Now, to get the most probable speed in the system $\bar v$ we must, according to my professor, compute the velocity associated with the most probable momentum $\bar p$, which is itself given by: $$ \frac{\partial}{\partial p} [4 \pi p^2 f_{MB}(p)]|_{\bar p} = 0 $$ Why do we add the factor $4 \pi p^2$? Why is the most probable velocity not simply given by $\frac{\partial}{\partial p} [f_{MB}(p)]|_{\bar p} = 0 $ (which corresponds to the momentum with the highest associated particle density)?

Answer 1

There's an important abuse of notation happening in your question. Initially, $f_{MB}$ is the probability density associated to the momentum $\vec p$ - which means that the probability of the momentum being in some small volume $\mathrm d^3p$ centered at $\vec p$ is given by $f_{MB}(\vec p) \mathrm d^3p$.

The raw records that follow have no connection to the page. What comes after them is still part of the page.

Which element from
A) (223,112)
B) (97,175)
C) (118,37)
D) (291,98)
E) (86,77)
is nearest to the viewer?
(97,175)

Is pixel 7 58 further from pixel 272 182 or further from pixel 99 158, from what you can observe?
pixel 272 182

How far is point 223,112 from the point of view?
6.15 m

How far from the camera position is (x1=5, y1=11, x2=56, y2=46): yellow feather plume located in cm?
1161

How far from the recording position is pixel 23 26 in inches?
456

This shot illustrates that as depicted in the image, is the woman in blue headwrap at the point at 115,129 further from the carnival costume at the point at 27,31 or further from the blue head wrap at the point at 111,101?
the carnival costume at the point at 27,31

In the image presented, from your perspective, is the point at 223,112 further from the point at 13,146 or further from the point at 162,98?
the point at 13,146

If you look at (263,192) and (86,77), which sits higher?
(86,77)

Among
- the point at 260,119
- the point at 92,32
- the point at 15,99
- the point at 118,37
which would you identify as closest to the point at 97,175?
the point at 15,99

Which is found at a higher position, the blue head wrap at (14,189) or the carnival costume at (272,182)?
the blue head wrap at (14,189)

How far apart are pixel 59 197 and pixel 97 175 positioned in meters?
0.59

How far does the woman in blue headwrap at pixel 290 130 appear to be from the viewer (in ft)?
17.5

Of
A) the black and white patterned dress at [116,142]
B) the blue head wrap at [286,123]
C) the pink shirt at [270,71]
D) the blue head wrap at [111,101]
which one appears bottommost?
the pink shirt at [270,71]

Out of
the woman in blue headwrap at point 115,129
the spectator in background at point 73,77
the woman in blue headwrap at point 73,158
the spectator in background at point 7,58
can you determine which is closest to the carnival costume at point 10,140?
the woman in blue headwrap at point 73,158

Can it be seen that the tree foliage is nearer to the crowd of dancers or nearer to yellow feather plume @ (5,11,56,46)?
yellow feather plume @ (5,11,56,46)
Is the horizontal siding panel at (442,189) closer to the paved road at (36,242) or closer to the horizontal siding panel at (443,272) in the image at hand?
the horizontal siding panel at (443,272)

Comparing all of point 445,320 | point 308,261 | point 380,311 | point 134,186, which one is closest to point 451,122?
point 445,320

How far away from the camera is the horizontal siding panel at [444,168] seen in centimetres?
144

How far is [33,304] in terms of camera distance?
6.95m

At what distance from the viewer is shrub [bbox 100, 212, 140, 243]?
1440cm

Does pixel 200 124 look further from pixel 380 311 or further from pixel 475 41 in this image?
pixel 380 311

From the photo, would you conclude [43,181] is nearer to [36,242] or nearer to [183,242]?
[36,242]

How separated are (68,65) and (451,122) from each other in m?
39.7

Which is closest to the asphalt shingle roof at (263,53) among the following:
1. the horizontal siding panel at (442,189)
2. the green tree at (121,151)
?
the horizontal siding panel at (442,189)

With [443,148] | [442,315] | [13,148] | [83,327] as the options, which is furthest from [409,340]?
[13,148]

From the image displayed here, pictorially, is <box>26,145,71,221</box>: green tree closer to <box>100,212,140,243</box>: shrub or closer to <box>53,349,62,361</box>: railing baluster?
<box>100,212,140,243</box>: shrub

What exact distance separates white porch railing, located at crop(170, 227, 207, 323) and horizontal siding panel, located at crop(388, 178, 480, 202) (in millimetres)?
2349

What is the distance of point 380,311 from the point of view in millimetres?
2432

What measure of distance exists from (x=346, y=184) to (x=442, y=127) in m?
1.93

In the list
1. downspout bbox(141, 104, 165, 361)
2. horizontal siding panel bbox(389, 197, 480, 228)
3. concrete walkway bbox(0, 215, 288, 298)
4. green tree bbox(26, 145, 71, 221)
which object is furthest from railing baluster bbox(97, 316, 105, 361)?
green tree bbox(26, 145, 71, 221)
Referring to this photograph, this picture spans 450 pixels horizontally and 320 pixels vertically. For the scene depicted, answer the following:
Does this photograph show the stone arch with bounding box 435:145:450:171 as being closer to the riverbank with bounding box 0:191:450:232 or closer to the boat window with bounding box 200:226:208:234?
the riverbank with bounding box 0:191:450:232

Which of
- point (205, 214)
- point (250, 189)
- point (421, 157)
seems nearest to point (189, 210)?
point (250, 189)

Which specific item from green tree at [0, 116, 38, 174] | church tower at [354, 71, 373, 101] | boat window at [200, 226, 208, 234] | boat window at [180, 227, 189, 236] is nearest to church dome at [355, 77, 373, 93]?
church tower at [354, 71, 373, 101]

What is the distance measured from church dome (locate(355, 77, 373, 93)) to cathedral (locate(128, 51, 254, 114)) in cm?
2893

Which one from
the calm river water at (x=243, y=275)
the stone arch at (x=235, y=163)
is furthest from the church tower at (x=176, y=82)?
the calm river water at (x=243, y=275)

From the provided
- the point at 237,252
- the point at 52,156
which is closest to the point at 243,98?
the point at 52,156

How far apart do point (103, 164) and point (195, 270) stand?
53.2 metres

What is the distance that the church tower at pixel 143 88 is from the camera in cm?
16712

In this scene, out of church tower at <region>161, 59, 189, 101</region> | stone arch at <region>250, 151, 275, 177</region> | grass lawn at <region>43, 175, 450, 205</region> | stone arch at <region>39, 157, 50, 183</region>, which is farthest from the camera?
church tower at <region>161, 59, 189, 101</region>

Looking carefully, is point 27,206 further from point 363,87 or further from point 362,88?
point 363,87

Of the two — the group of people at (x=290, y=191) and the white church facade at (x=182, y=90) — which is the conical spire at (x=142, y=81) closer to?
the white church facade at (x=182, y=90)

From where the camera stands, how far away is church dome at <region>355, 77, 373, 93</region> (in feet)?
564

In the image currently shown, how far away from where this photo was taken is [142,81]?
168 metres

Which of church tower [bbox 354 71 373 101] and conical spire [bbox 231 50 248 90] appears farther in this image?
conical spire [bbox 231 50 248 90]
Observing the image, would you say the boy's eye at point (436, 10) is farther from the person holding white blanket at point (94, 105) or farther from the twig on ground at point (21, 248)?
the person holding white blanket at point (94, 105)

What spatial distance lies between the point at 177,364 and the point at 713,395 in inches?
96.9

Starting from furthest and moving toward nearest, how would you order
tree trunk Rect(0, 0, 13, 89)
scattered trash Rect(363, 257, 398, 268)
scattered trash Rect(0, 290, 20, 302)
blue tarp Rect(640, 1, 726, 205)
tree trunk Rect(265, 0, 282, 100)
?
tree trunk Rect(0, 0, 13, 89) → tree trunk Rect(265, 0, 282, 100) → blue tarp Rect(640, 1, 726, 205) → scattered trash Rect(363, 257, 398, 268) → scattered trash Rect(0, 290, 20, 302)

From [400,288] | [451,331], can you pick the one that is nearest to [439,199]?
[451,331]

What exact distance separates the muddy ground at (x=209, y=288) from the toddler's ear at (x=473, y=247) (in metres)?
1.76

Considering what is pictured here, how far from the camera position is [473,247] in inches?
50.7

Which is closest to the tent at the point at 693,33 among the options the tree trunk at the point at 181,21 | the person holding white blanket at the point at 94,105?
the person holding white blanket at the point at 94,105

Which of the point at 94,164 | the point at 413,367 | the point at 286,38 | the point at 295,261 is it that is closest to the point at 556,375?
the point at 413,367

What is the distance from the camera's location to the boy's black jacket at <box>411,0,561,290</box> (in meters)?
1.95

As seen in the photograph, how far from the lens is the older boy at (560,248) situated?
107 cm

On the other hand, you might be interested in $\mathcal F_{MB}(p)$, which is the probability density associated to the magnitude of the momentum. This means that the probability that the magnitude of the momentum is in some small interval $\mathrm dp$ centered at $p$ is given by $\mathcal F_{MB}(p) \mathrm dp$. It is this function whose maximum occurs at the most probable value for the magnitude of the momentum.

Your confusion lies in the fact that you use the same notation for both functions. In fact, the probability that the magnitude of the momentum lies between $p$ and $p+\mathrm dp$ is the same as the probability that the (vector-valued) momentum itself lies in the spherical shell whose inner and outer radii are $p$ and $p+\mathrm dp$. That is,

$$\mathcal F_{MB}(p) \mathrm dp= \int \mathrm d\Omega \ f_{MB}(p,\theta,\phi) p^2 \mathrm dp$$

Since $f_{MB}$ doesn't depend on $\theta$ or $\phi$, the integral simply yields a factor of $4\pi$ and your result follows from there.

Answer 2

The equation you have written is the distribution of the momentum vector. Clearly, the most probable vector is $\vec{p}_0$, and if the system is stationary, i.e., $\vec{p}_0=$, then the most probable momentum is zero: a momentum vector has equal probability to point in any direction, and on average it points to nowhere. The most probable vector is not much of interest, as you can see.

Suppose, however, that we want the most probable magnitude of the vector independently of where it points. A momentum vector of fixed magnitude $p$ draws a sphere of radius $p$ whose surface, $4\pi p^2$, is proportional to the number of particles with that momentum. That's where this factor comes from.